Reuters:
MOSCOW (Reuters) – Russia on Tuesday unveiled a statue of Mikhail Kalashnikov, inventor of the AK-47 assault rifle that became by some estimates the most lethal weapon ever made and the best known Russian brand abroad.
Perched atop a pedestal in a tiny square on Moscow’s busy Garden Ring thoroughfare, the statue of Kalashnikov, who died in 2013, has him dressed in a bomber jacket and clutching an AK-47 in both hands.
“I created a weapon for the defense of my fatherland,” runs a Kalashnikov quote hewn on the pedestal. At the unveiling ceremony, a Kremlin guard of honor stood to attention as Russia’s national anthem played.
“This weapon is Russia’s defense. It’s one of Russia’s symbols. Alas, for life to continue, for lovely children to grow up, for beautiful women in Russia, there must be a weapon,” the monument’s sculptor, Salavat Shcherbakov, told reporters.
Kalashnikov actually didn’t work alone, nor did he begin with an unknown cartridge.
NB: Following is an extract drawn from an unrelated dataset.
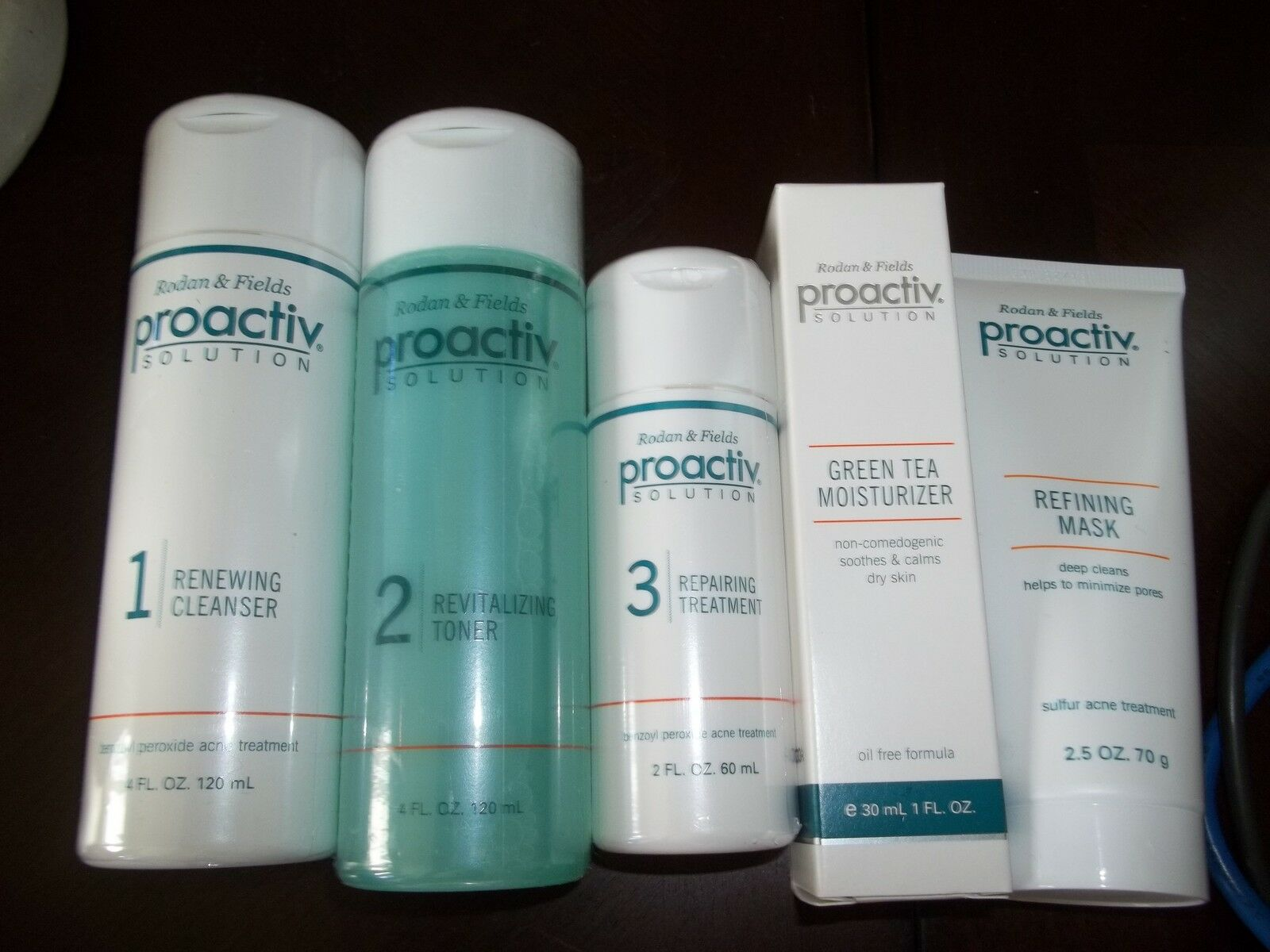 Proactiv acne solution works in a very unique way. It utilizes a number of chemical substances and herbal extracts which work together in the fight against acne. Proactiv have several lines of products which cater for different skin types, level of acne infection and also personal preferences.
His cartridge was already designed, he began with the German Sturmgewehr assault rifle design, and also had features of the M1. He was aided by Aleksandr Zaitsen.
Eugene Stoner was also the chief engineer over the design of the AR line of rifles, with designers / mechanics Robert Fremont and Jim Sullivan. It’s mostly Stoner we remember, just like it’s mostly Kalashnikov we remember. I much prefer the exquisite engineering and tight tolerances of the AR design to the clunkiness and rattling of the AK. But that’s just my preference.
The U.S. ought to erect monuments to John Moses Browning and Eugene Stoner. But we won’t. We aren’t Russia. Russia has fighters. We have PowerPoint presentations on workforce diversity and workplace harassment.
So tell me again who won the cold war? Russia erects monuments to weapons designers, and American universities have professors who fill the minds of idiot-youngsters with poison. I’m not feeling victorious for some reason.